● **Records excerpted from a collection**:

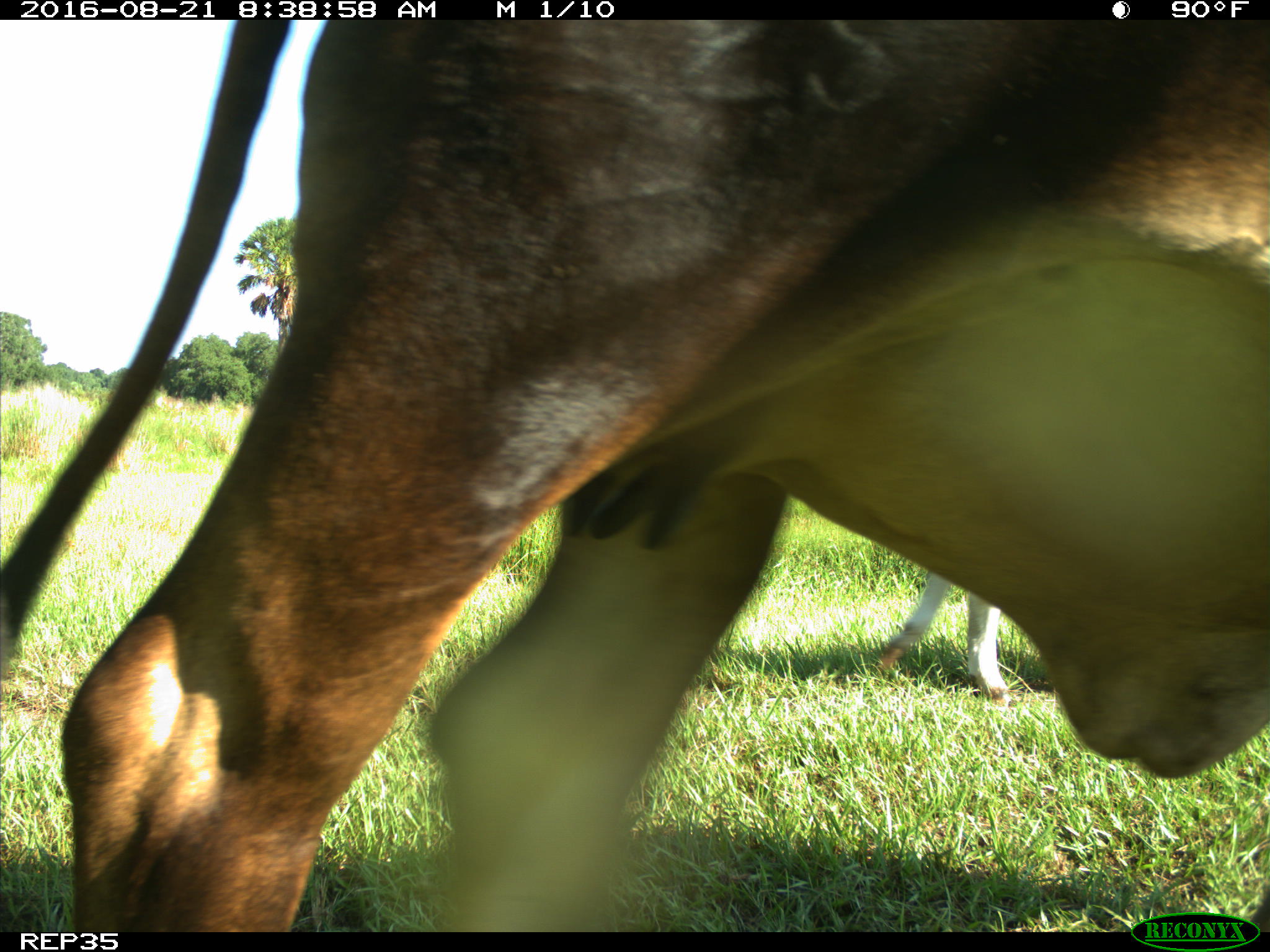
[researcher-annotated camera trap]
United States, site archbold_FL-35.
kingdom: Animalia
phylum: Chordata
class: Mammalia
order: Artiodactyla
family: Bovidae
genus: Bos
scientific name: Bos taurus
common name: domestic cow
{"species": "Bos taurus (domestic cow)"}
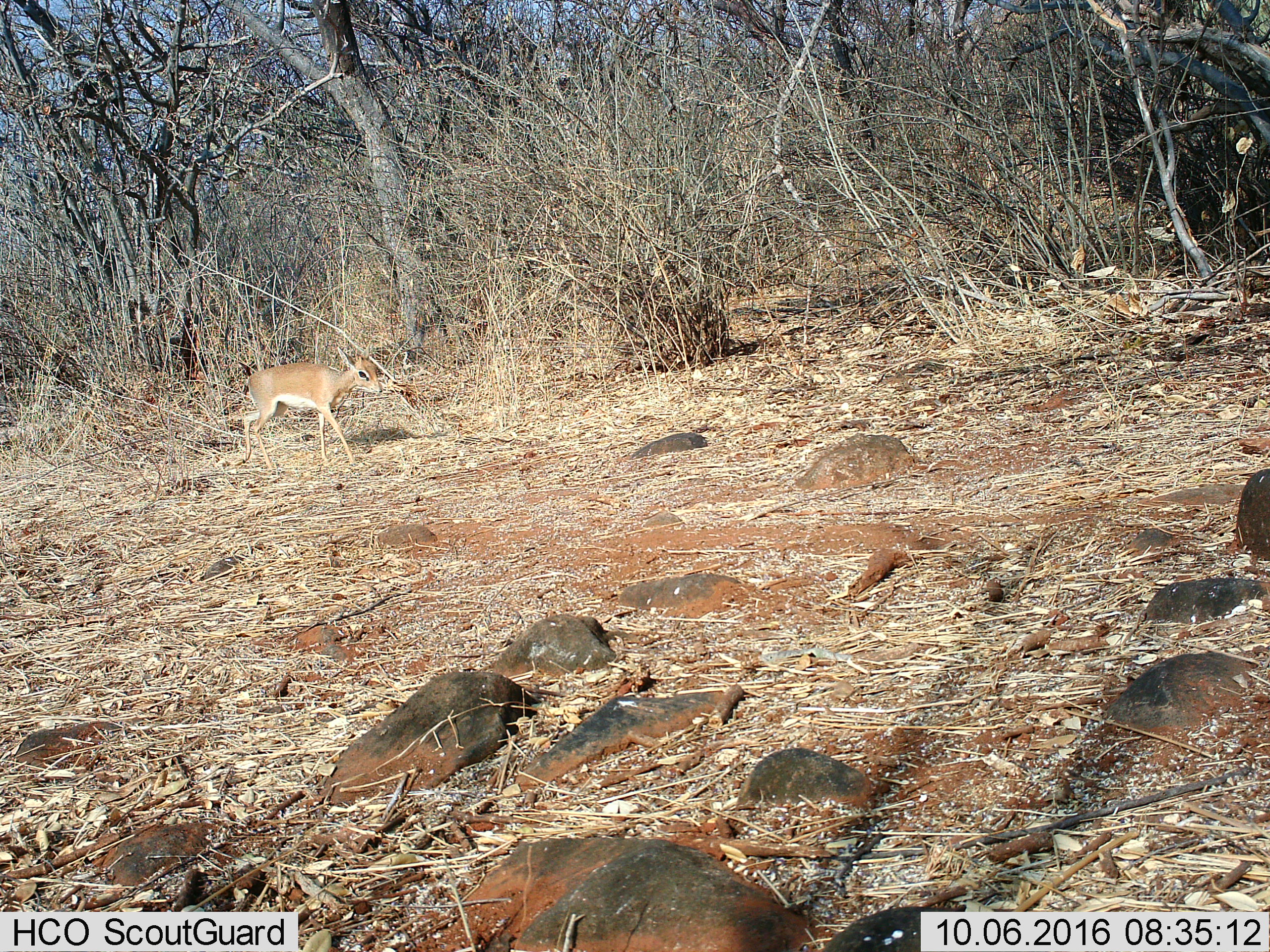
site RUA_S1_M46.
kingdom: Animalia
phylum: Chordata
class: Mammalia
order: Artiodactyla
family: Bovidae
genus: Madoqua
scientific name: Madoqua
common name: dik-dik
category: dikdik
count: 1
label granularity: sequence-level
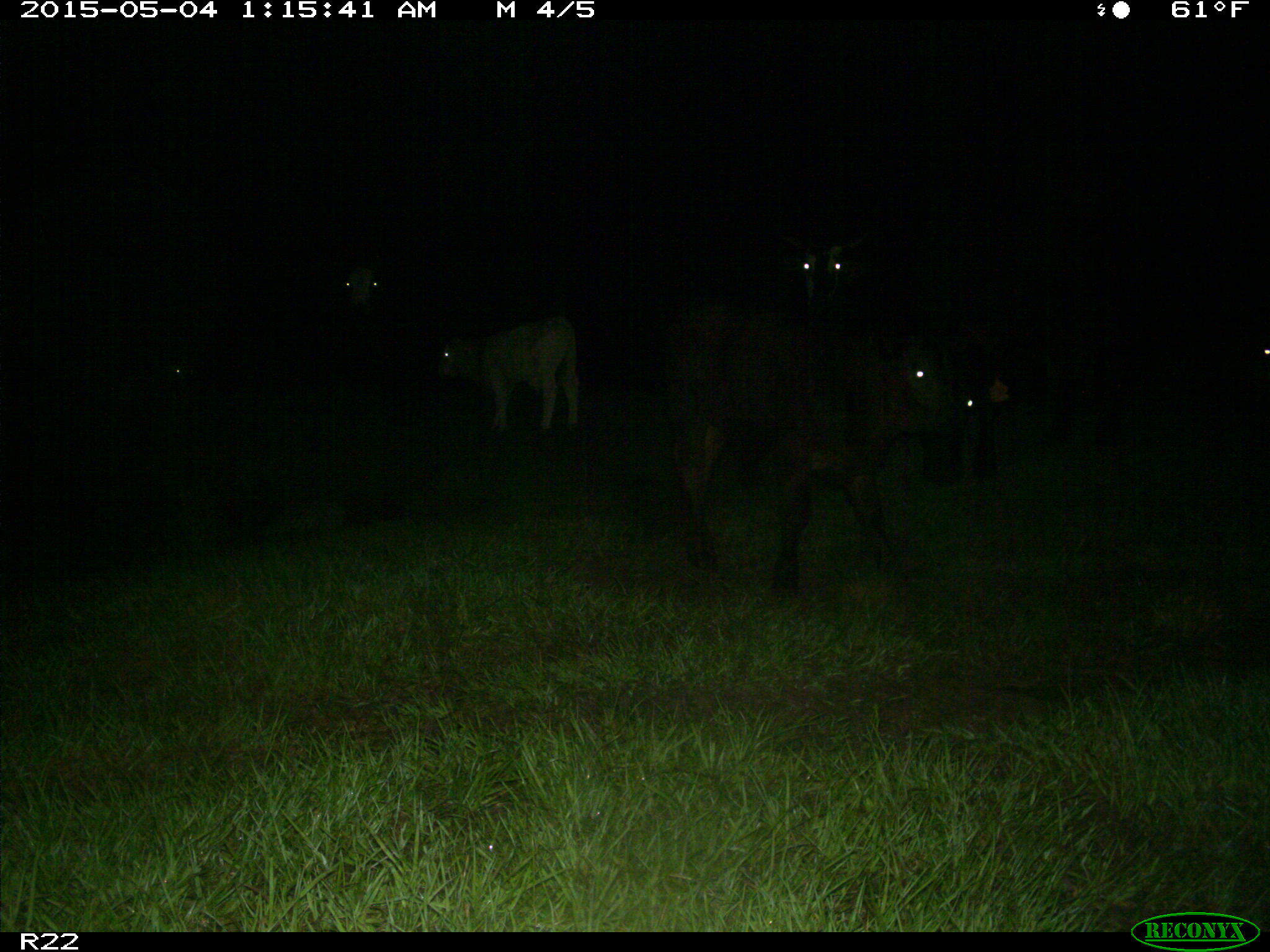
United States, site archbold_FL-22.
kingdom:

● **AIM OF THE EXERCISE**:
Your copy should run from the line that has "scientific name: Madoqua" through the last line above, exactly, with both ends in and pictures out.

● **EXERCISE RESPONSE**:
scientific name: Madoqua
common name: dik-dik
category: dikdik
count: 1
label granularity: sequence-level
United States, site archbold_FL-22.
kingdom:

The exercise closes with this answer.